Tratados já foram escritos sobre a presente obra e certamente por pessoas bem mais capazes do que eu. Ainda assim, permito-me umas poucas considerações a respeito de um dos pontos que mais me intriga em "Através de um espelho" e que desconheço se foi abordado como o encaro: a aguçada audição de Karin.

É sabido que esquizofrênicos podem ter vários tipos de delírio, dentre eles auditivos. Mas como isto é por demais óbvio, ouso supor - mesmo arriscando-me a irremediável ridículo - que Bergman estava muito mais interessado não em levantar hipóteses sobre o que Karin ouve, mas como ela ouve e o porquê do que ela ouve. Ou seja: questões meramente clínicas cederiam espaço a outras, essencialmente existenciais, espirituais ou até mesmo de natureza religiosa. Esta última hipótese, por sinal, é a que mais me atrai.   

Não sei se a personagem possui uma fé cristã. No entanto, a partir de um certo momento do espetáculo, comecei a achar que Karin, ao constatar que não consegue ser compreendida por aqueles que a rodeiam, começa a buscar conscientemente (bem mais do que em função de sua doença) algum tipo de consolo e acolhimento no plano espiritual. E quem poderia consolá-la e acolhê-la sem reservas, já que possuidor de infinita misericórdia e igualmente infinita capacidade de amar? Deus, naturalmente.

Dados registrados
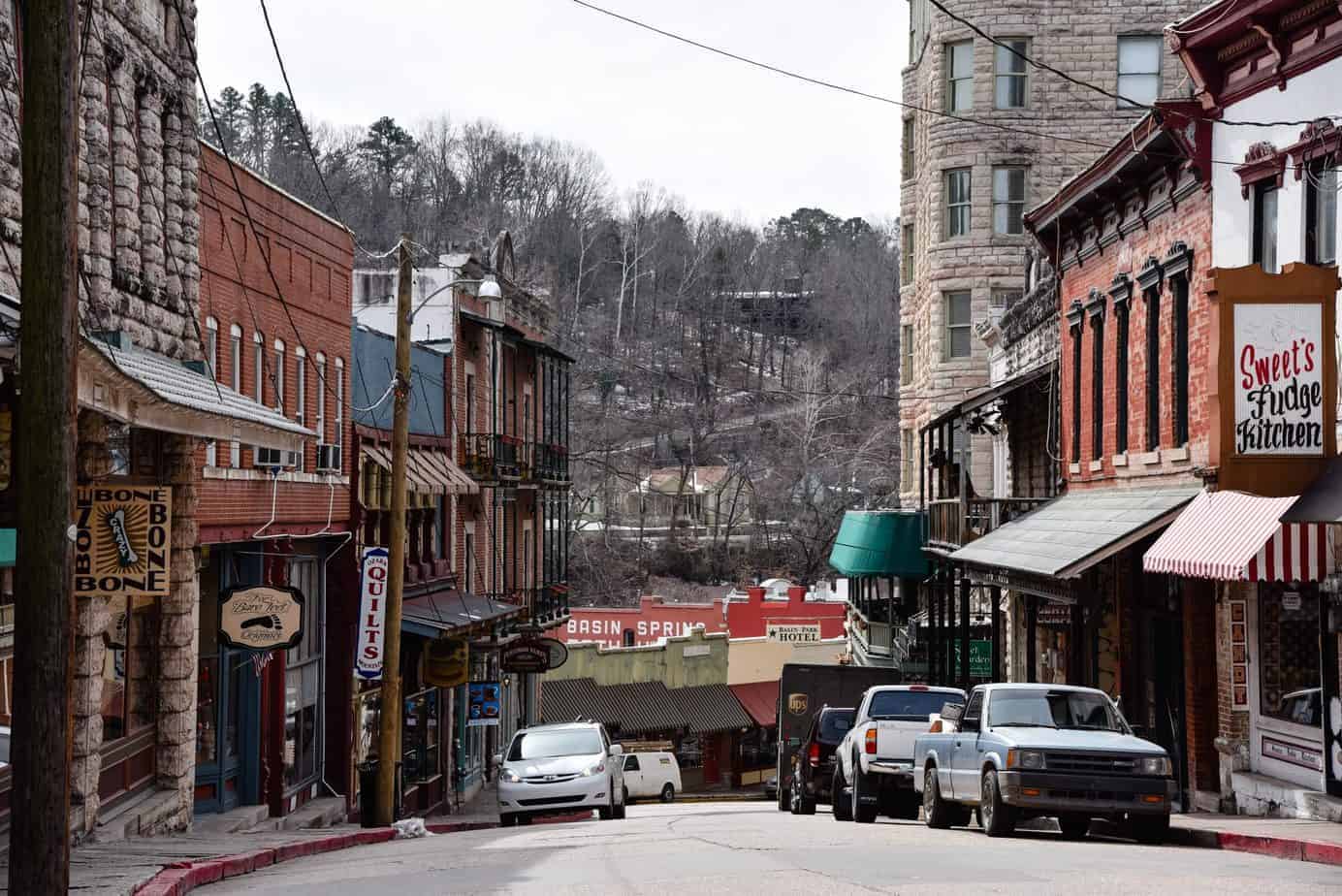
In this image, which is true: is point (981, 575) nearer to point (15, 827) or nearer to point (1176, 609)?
point (1176, 609)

Tarefas do exercício
1. Extraia do trecho, sem qualquer alteração, a parte que vai de "É sabido que" até "mais me atrai.".
2. Segundo o trecho, qual é um dos pontos que mais intrigam em "Através de um espelho"?
3. As afirmações a seguir estão de acordo com o trecho? Responda sim ou não a cada uma e cite as palavras do trecho que decidem a resposta.
(a) Esquizofrênicos podem ter delírios auditivos.
(b) O trecho afirma que Karin possui uma fé cristã.
(c) Das hipóteses levantadas, a de natureza religiosa é a que mais atrai.

Exercício resolvido
1.
É sabido que esquizofrênicos podem ter vários tipos de delírio, dentre eles auditivos. Mas como isto é por demais óbvio, ouso supor - mesmo arriscando-me a irremediável ridículo - que Bergman estava muito mais interessado não em levantar hipóteses sobre o que Karin ouve, mas como ela ouve e o porquê do que ela ouve. Ou seja: questões meramente clínicas cederiam espaço a outras, essencialmente existenciais, espirituais ou até mesmo de natureza religiosa. Esta última hipótese, por sinal, é a que mais me atrai.

2. A aguçada audição de Karin.

3.
(a) Sim: "É sabido que esquizofrênicos podem ter vários tipos de delírio, dentre eles auditivos."
(b) Não: "Não sei se a personagem possui uma fé cristã."
(c) Sim: "Esta última hipótese, por sinal, é a que mais me atrai."